Title: Burning Bright

Characters: Loki/Tony, one-sided.

Disclaimer: I own nothing, no money is made, this is all riff and parody.

Warnings: Nothing I can think of. Spoilers for Avengers, but not really.

AN: This takes place post-Avengers, in the same universe as my stories Water Hemlock, Skifting and Mistletoe.

At the top of Stark Tower, Tony looks out into the sky. The light of New York washes away the stars: the sky is black, the city floats unanchored by constellations.

Beside him Loki, tells Tony about the infinite stars over the fjords of Norway, before electricity and electric lights existed. His voice is a silver harmony, a song binding the sky to the Earth. He is the most exquisite thing Tony has ever seen.

In the end, no matter what Loki had done, Thor could not bear that they would execute Loki. Thor adores Loki, that much is clear. He treats Loki with the confident familiarity of a long friendship, with the intense, awestruck passion of genuine love. It was a shock when he brought Loki to the Avengers and asked for their help in harboring him. It is almost impossible for the forces of Asgard to come and get him, now that the bifrost has been broken. The Avengers were his best hope of keeping Loki alive. And whether it was the ruthless pragmatism of Fury or the compassion of Captain America that finally won the day, Thor's request was granted.
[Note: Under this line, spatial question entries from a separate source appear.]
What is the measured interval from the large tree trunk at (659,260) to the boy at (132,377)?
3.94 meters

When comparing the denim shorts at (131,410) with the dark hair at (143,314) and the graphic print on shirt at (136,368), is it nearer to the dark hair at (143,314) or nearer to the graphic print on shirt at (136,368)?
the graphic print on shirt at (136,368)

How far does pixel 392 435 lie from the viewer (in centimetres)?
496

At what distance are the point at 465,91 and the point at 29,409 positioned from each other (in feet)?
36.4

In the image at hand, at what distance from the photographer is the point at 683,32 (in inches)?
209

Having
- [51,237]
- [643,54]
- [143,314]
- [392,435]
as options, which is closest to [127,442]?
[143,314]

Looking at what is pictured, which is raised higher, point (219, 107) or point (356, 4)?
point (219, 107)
Tony remembers the morning Loki came to Stark Tower. He was struck by the almost timid way that Loki stood in the lobby, his hair shockingly black against the coat of white rabbit fur, looking in quiet wonder at the steel majesty of Stark Tower. He was a remnant of an ancient past, uncertain and tentatively brave in the foreign soil of the modern world. Tony was so taken with him he forgot almost completely about the tesseract, the chitauri and the attack on New York.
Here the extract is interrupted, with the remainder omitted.